And she began doing what everyone always did when speaking of Pierre, telling stories about his absent-mindedness, stories that were largely fictional.
‘I’ve told him our secret, you know,’ said Prince Andrey. ‘We’ve known each other since we were boys. He has a heart of gold. Please, Natalie,’ he said, suddenly turning serious. ‘I’m going away. Anything could happen. You might fall out of . . . Oh, I know I ought not to talk like that. But listen – if anything happens to you while I’m away . . .’
‘What could happen?’
‘If you get into any kind of trouble . . .’ Prince Andrey persisted. ‘Please, Mademoiselle Sophie, if anything happens, anything at all, go to him and nobody else for advice and help. I know he’s terribly absent-minded and odd, but his heart’s in the right place.’
None of them, father, mother, Sonya, not even Prince Andrey, could have foreseen the effect the separation would have on Natasha. She wandered the house all day long, red in the face, dry-eyed but wildly excited, fussing over little details as if she had no concept of what was about to descend on her. She didn’t weep even when he kissed her hand for the last time and took his leave.
‘Please don’t go!’ was all she could manage, in a voice that made him wonder whether he ought not to stay after all, a voice he would long remember. When he had gone she still didn’t weep; she just sat in her room for days on end without crying, totally apathetic, saying nothing more than the occasional, ‘Oh, why did he go?’

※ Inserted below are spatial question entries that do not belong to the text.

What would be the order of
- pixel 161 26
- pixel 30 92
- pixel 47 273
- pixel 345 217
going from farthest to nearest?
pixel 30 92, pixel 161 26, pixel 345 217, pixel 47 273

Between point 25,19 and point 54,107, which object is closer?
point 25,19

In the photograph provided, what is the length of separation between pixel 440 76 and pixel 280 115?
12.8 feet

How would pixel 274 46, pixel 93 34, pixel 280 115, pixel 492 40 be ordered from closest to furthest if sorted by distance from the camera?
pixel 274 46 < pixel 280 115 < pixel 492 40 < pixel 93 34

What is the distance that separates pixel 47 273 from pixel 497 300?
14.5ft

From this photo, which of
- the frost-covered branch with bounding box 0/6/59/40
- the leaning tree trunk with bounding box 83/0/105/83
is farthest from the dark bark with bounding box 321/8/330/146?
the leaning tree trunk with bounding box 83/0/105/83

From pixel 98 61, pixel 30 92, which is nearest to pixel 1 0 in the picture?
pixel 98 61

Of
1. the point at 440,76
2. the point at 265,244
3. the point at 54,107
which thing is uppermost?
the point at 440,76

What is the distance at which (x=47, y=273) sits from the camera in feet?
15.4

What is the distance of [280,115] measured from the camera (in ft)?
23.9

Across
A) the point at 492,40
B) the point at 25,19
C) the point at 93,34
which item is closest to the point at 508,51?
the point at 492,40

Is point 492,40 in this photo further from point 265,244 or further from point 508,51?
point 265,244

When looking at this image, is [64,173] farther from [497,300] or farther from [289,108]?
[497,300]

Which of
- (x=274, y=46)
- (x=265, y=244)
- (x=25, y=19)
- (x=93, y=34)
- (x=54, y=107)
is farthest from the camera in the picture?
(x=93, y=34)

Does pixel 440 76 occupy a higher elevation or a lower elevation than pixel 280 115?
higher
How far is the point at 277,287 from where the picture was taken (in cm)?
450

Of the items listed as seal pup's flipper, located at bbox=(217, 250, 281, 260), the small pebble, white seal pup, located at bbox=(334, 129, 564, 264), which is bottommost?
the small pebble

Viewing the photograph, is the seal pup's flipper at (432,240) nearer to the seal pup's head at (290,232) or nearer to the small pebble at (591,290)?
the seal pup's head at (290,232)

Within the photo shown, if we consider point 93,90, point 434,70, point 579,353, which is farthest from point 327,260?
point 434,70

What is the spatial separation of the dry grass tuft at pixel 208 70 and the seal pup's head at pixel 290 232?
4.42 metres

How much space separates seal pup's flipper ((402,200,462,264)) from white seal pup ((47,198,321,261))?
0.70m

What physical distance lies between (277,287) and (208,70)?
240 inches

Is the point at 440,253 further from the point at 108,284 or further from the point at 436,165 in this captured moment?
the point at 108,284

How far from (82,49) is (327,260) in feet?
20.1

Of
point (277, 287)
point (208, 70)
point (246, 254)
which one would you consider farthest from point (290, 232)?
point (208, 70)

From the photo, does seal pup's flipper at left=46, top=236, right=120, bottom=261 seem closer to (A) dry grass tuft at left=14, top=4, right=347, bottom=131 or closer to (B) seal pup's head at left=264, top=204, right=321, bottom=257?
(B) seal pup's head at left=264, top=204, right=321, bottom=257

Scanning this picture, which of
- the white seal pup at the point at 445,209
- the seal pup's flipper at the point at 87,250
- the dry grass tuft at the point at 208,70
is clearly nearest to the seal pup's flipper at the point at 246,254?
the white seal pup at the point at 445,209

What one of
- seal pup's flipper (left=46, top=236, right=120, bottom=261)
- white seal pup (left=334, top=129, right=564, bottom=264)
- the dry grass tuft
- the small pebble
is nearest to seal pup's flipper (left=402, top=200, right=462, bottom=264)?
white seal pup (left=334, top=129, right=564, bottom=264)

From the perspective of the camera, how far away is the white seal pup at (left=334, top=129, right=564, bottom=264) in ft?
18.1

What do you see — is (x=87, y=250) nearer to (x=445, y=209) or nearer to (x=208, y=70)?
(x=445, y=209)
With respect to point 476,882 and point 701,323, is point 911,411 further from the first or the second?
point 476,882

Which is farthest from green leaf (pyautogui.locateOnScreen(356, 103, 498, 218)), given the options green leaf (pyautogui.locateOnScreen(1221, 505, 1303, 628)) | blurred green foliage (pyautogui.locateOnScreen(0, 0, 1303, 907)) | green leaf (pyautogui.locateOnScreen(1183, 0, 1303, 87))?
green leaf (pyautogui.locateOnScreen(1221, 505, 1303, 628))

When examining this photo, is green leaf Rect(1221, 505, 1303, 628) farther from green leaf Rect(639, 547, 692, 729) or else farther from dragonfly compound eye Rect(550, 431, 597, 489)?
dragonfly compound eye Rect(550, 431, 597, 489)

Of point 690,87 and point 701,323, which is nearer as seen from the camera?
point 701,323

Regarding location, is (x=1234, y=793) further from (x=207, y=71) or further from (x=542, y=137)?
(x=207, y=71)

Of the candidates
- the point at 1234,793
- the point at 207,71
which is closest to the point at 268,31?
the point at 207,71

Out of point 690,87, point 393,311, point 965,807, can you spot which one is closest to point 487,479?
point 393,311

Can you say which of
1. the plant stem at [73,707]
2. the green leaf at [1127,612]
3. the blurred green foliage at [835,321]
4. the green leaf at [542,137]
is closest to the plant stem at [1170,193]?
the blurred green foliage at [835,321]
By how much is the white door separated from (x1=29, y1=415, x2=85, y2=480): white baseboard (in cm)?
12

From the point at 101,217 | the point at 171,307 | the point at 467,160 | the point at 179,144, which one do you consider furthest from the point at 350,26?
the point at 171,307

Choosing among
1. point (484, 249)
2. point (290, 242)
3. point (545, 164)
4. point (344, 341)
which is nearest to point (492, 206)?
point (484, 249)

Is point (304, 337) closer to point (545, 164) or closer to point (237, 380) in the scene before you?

But then, two weeks after his departure, she amazed everyone around by just as suddenly recovering from her low morale and becoming her old self again, but with a change in her moral physiognomy much like the new look on a child’s face at the end of a long illness.
CHAPTER 25
Over the last year, following his son’s departure, old Prince Nikolay Bolkonsky’s health and temper had got worse. He was now more irritable than ever, and it was generally Princess Marya who had to take the full fury of his unreasonable tantrums. He seemed determined to seek out all her vulnerable points and make her suffer the cruellest possible mental torment. Princess Marya had two passions and therefore two sources of pleasure: her nephew, little Nikolay, and religion, and both of these were favourite targets for the old prince’s attacks and taunts. Whatever the topic of conversation, he would bring the subject round to superstitious old maids or children who were pampered and spoilt. ‘You want to turn him’ (Nikolay) ‘into another old maid like yourself. You won’t get away with it. Prince Andrey wants a son, not an old maid,’ he would say. Or he would turn to Mademoiselle Bourienne when Princess Marya was with them and ask whether she liked our village priests and holy icons, subjects he always found so amusing.
He never stopped peppering Princess Marya with wounding remarks, but his daughter forgave him always and effortlessly. How could he be at fault, her own father, who (as she knew full well) loved her in spite of everything? How could he be considered unjust? What is justice anyway? Princess Marya never gave a thought to such a grand word as ‘justice’. All the complex laws of humanity came together for her in one clear and simple law – the law of love and self-sacrifice, laid down by Him who suffered in His love for all humanity, though He was Himself truly God. Other people’s justice or injustice – was that any concern of hers? Hers was to suffer and to love, and that she did.
That winter Prince Andrey had come back to Bald Hills full of high spirits, gentle and affectionate, the kind of brother Princess Marya had not known for many years. She had strongly suspected that something must have happened to him, but he had said nothing to his sister about falling in love. Before leaving, Prince Andrey had had a long conversation with his father, and Princess Marya noticed that they were unhappy with each other when the time came to part.
Soon after Prince Andrey had gone, Princess Marya wrote a letter from Bald Hills to her friend in Petersburg, Julie Karagin. (Princess Marya still dreamt – as girls do – of seeing Julie married to her brother.) She was currently mourning the loss of a brother killed in Turkey.6
Sorrow seems to be our common lot, my dear, lovely friend Julie.
Your loss is so awful that I can explain it to myself only as a special act of providence by God, who, in all His love for you, wishes to put you and your most excellent mother to the test.